* EXERCISE BRIEF *
Please transcribe the listing below in full and word for word, without its pictures.

* SUPPLIED INFORMATION *
*** Begin section ***

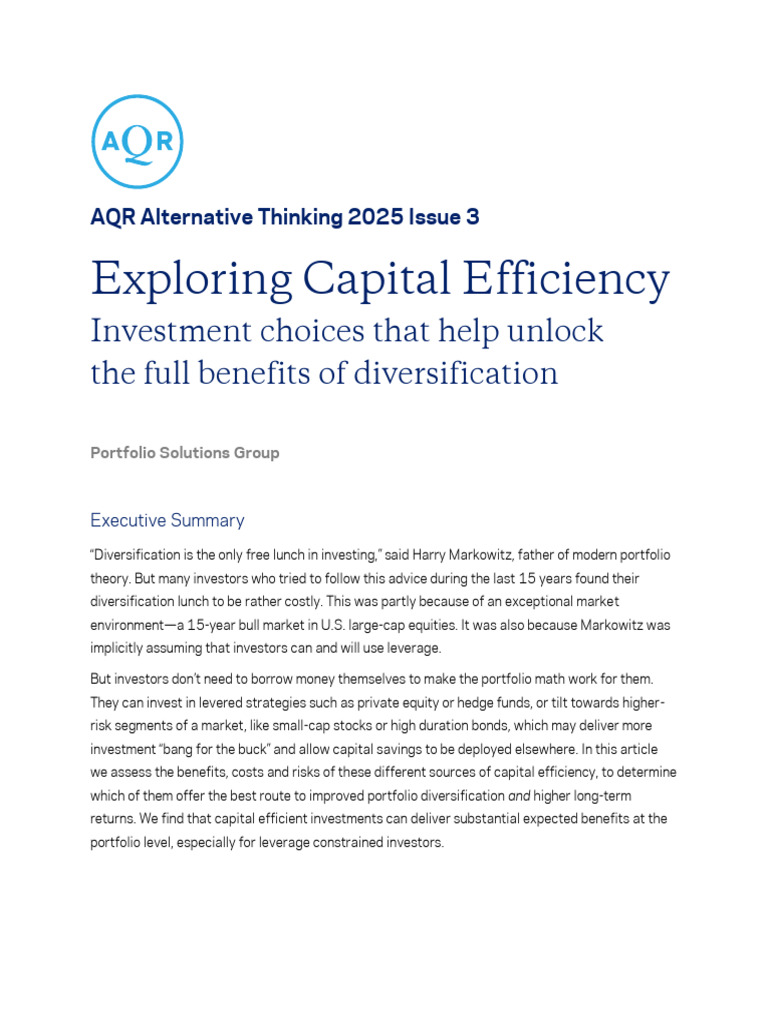 Capital Efficiency in Portfolio Diversification | PDF | Leverage ...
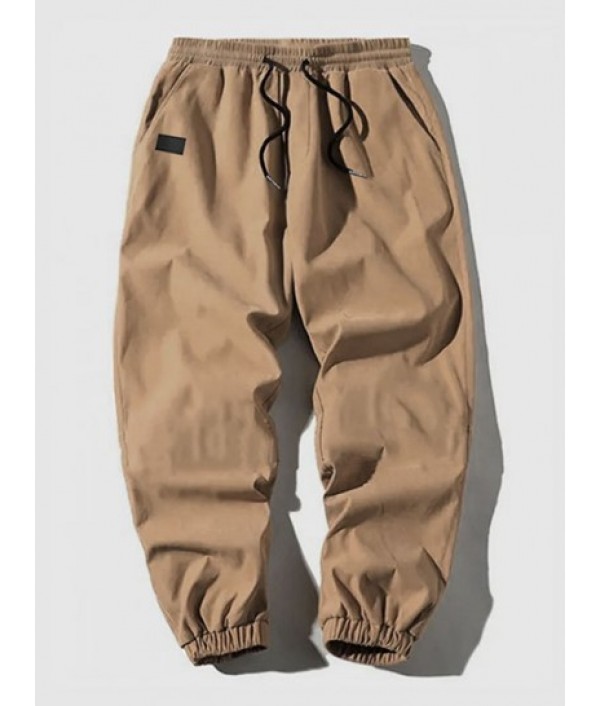 2Pcs Patched Pockets Drawstring Pants Set 2Pcs Patched Pockets Drawstring Pants Set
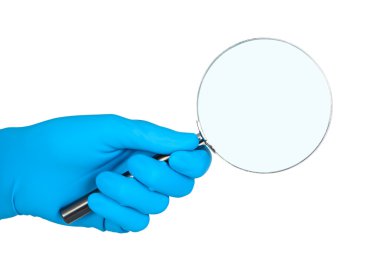 Hand in rubber glove holding magnifier. clipart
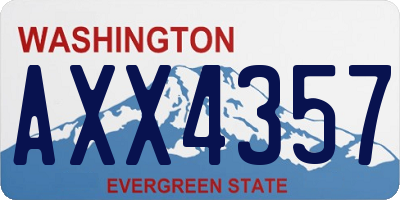 WA license plate AXX4357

*** End section ***

* RESPONSE TO THIS TASK *
 Capital Efficiency in Portfolio Diversification | PDF | Leverage ...
 2Pcs Patched Pockets Drawstring Pants Set 2Pcs Patched Pockets Drawstring Pants Set
 Hand in rubber glove holding magnifier. clipart
 WA license plate AXX4357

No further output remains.